[Dataset entries]
○ ○ ○ ○
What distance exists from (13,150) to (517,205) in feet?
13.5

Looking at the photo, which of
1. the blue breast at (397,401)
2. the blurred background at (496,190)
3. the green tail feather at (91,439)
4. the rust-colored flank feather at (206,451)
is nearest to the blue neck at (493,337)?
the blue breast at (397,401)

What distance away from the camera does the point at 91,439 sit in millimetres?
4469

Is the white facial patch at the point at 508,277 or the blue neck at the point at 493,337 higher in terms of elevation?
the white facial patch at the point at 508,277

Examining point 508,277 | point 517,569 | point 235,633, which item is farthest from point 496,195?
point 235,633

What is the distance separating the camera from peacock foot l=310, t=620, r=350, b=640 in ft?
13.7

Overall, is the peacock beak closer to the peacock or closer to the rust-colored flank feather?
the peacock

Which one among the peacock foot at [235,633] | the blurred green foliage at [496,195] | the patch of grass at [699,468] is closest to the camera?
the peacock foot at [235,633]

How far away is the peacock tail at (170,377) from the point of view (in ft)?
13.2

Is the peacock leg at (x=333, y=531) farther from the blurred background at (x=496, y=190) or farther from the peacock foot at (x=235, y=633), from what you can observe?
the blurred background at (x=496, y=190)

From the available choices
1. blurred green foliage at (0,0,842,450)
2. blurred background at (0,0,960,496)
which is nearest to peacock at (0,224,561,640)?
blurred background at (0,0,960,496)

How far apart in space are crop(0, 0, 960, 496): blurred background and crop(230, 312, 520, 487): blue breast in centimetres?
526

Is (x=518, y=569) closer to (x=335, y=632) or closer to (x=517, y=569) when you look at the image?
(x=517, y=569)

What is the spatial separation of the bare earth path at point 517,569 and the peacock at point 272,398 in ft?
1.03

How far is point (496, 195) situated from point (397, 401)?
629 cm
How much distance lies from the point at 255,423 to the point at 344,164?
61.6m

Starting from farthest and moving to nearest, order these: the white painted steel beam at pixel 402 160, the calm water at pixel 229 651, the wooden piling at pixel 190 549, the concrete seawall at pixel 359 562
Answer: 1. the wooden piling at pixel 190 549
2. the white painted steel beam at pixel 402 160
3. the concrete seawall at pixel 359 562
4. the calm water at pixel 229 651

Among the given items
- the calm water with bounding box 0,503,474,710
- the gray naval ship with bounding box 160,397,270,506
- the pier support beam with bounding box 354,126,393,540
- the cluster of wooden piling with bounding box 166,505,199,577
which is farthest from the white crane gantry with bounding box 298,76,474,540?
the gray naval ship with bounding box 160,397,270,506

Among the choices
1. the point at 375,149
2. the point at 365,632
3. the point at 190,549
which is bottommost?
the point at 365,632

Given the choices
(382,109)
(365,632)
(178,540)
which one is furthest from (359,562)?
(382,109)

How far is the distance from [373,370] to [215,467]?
○ ○ ○ ○
The request
Render the lines above as a numbered list, leaving out the blank lines.

Task result
1. What distance exists from (13,150) to (517,205) in feet?
2. 13.5
3. Looking at the photo, which of
4. 1. the blue breast at (397,401)
5. 2. the blurred background at (496,190)
6. 3. the green tail feather at (91,439)
7. 4. the rust-colored flank feather at (206,451)
8. is nearest to the blue neck at (493,337)?
9. the blue breast at (397,401)
10. What distance away from the camera does the point at 91,439 sit in millimetres?
11. 4469
12. Is the white facial patch at the point at 508,277 or the blue neck at the point at 493,337 higher in terms of elevation?
13. the white facial patch at the point at 508,277
14. Examining point 508,277 | point 517,569 | point 235,633, which item is farthest from point 496,195?
15. point 235,633
16. What is the distance separating the camera from peacock foot l=310, t=620, r=350, b=640 in ft?
17. 13.7
18. Overall, is the peacock beak closer to the peacock or closer to the rust-colored flank feather?
19. the peacock
20. Which one among the peacock foot at [235,633] | the blurred green foliage at [496,195] | the patch of grass at [699,468] is closest to the camera?
21. the peacock foot at [235,633]
22. How far away is the peacock tail at (170,377) from the point of view (in ft)?
23. 13.2
24. Is the peacock leg at (x=333, y=531) farther from the blurred background at (x=496, y=190) or farther from the peacock foot at (x=235, y=633), from what you can observe?
25. the blurred background at (x=496, y=190)
26. From the available choices
27. 1. blurred green foliage at (0,0,842,450)
28. 2. blurred background at (0,0,960,496)
29. which is nearest to peacock at (0,224,561,640)?
30. blurred background at (0,0,960,496)
31. How far apart in space are crop(0, 0, 960, 496): blurred background and crop(230, 312, 520, 487): blue breast in centimetres?
32. 526
33. Is (x=518, y=569) closer to (x=335, y=632) or closer to (x=517, y=569) when you look at the image?
34. (x=517, y=569)
35. What is the spatial separation of the bare earth path at point 517,569 and the peacock at point 272,398 in ft?
36. 1.03
37. How far is point (496, 195) situated from point (397, 401)?
38. 629 cm
39. How much distance lies from the point at 255,423 to the point at 344,164?
40. 61.6m
41. Starting from farthest and moving to nearest, order these: the white painted steel beam at pixel 402 160, the calm water at pixel 229 651, the wooden piling at pixel 190 549, the concrete seawall at pixel 359 562
42. Answer: 1. the wooden piling at pixel 190 549
43. 2. the white painted steel beam at pixel 402 160
44. 3. the concrete seawall at pixel 359 562
45. 4. the calm water at pixel 229 651
46. Among the given items
47. - the calm water with bounding box 0,503,474,710
48. - the gray naval ship with bounding box 160,397,270,506
49. - the pier support beam with bounding box 354,126,393,540
50. - the cluster of wooden piling with bounding box 166,505,199,577
51. which is farthest from the white crane gantry with bounding box 298,76,474,540?
52. the gray naval ship with bounding box 160,397,270,506
53. Among the choices
54. 1. the point at 375,149
55. 2. the point at 365,632
56. 3. the point at 190,549
57. which is bottommost?
58. the point at 365,632
59. Given the choices
60. (382,109)
61. (365,632)
62. (178,540)
63. which one is furthest from (359,562)?
64. (382,109)
65. How far is the distance from [373,370] to [215,467]?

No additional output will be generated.